Supplied text:
Scott: The crowd was fully awake now after the last match, and this match continued the groundswell of excitement. The match was exciting, with quick tags and constant action. Dynamite Kid wrote in his book that he was battling major back problems, but you really couldn’t tell from this match. Davey Boy Smith was still fairly green, but was getting better. Tito is, well, Tito. As for their opponents, The Hart Foundation were the champs, and very technically sound. Both Bret Hart and Jim Neidhart trained under Bret’s legendary father Stu Hart. Bret’s career was just getting started, and he’d win his first Wrestlemania match here. A good match that continues to get the show into high gear. Grade: ***
Justin: A fun, fast paced six man match with a good storyline keeps this show mowing along. Danny Davis was a fun little heel during this run and it allowed them to get the titles of the Bulldogs without blatantly jobbing them out to the Harts, who needed the titles much more than the Bulldogs did. After winning the straps, the Harts finally started to gain some heat and legitimacy, and would use this title run as a stepping stone to becoming one of the greatest tag teams ever. The action here is quick and non-stop, and the crowd enjoys every minute of Davis getting his ass handed to him by the faces, but isn’t impressed when Davis picks up the tainted win. The Harts roll along as the Bulldogs are now pushed aside for a bit. Davis would hang on for another year, but this was his peak as a wrestler. Tito picks up another Wrestlemania loss, with many more still to come over the years. Grade: ***
8) Butch Reed (Bruce Reed) defeats Koko B. Ware (James Ware) with a roll-up while holding the tights at 3:39
Fun Fact: In the summer of 1986, Butch Reed, alongside manager Slick, was banished from the NWA: Central States territory when he lost a loser-leaves-town match to Bruiser Brody. Then, in the fall of ’86, both men signed on with the WWF. Slick took part of in an angle where he agreed to take over managing half of the ailing Freddie Blassie’s stable. After a few weeks, however, it was clear that Blassie had to call it quits, so Slick took over the whole operation, specifically the Iron Sheik and Nikolai Volkoff. A month or so later, Slick debuted the “Natural” Butch Reed as a prized acquisition.

Goal 1:
Answer these questions from the wrestling review:
(a) Under whom did Bret Hart and Jim Neidhart train?
(b) To whom did Butch Reed lose a loser-leaves-town match in the summer of 1986?
(c) What was Butch Reed holding when he beat Koko B. Ware with a roll-up?
The records that follow are unrelated to the wrestling review.

Record excerpts:
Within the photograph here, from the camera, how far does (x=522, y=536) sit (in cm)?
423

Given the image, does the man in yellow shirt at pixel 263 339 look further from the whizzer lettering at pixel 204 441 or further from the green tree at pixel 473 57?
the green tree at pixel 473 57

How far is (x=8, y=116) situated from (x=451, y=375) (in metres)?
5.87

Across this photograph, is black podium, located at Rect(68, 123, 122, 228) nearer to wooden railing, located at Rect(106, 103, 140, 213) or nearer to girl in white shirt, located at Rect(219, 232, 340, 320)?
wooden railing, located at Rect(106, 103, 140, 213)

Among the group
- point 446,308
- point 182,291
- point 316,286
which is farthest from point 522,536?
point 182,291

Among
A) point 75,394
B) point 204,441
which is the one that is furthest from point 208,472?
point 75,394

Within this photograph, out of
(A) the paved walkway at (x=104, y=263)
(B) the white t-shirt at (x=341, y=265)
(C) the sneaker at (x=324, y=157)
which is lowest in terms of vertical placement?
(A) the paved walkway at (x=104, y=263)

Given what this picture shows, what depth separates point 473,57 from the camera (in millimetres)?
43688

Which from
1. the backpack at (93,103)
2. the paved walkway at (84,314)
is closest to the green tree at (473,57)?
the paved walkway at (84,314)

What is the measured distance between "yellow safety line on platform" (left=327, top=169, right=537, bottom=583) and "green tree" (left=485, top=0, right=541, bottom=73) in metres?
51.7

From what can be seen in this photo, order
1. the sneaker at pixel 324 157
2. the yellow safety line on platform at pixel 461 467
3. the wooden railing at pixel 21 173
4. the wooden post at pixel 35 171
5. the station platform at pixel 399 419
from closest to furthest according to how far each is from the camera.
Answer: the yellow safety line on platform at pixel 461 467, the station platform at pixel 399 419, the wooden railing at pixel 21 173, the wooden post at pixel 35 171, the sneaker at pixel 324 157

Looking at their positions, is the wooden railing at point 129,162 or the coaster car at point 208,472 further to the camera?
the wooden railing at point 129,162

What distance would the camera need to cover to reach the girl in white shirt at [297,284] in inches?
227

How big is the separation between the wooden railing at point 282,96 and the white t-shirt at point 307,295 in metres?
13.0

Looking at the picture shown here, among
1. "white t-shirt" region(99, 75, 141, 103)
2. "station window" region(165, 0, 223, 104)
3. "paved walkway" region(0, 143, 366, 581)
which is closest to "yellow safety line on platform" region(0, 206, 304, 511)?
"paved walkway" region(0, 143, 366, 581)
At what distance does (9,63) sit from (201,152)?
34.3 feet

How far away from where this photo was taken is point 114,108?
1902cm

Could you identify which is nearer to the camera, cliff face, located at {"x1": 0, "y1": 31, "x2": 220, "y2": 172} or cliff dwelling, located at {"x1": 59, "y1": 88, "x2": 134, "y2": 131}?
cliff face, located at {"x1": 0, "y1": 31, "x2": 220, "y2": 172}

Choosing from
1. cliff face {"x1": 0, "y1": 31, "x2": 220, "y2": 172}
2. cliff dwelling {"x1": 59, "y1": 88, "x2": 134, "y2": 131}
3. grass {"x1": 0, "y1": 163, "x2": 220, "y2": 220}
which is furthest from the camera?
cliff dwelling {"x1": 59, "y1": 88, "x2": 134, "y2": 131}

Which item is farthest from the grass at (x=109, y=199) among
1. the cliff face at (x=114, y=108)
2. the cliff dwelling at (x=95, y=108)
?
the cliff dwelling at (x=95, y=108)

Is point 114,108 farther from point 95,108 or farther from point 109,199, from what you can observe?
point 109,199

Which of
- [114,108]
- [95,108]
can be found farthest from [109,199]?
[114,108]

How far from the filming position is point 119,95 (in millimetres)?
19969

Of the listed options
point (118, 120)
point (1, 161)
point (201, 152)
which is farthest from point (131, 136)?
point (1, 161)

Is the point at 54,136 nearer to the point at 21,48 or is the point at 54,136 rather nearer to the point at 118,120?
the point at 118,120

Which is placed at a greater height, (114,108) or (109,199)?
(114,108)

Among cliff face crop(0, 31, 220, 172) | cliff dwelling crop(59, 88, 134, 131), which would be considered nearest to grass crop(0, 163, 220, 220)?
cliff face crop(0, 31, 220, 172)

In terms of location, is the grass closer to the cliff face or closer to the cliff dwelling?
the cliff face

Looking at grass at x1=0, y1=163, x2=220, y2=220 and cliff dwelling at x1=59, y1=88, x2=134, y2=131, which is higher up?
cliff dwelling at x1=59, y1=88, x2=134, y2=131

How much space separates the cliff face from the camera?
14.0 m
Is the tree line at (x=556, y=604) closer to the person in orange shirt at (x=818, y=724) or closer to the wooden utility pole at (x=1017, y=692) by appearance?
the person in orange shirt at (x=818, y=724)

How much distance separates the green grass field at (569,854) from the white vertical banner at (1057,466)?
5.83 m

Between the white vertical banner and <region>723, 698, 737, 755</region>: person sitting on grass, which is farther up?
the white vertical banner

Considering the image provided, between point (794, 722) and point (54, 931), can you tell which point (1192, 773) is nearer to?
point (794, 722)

Goal 2:
Repeat everything in the records from the line containing "Considering the image" down through the end of the records.

Full answer 1:
(a) Stu Hart
(b) Bruiser Brody
(c) The tights

Full answer 2:
Considering the image provided, between point (794, 722) and point (54, 931), can you tell which point (1192, 773) is nearer to?
point (794, 722)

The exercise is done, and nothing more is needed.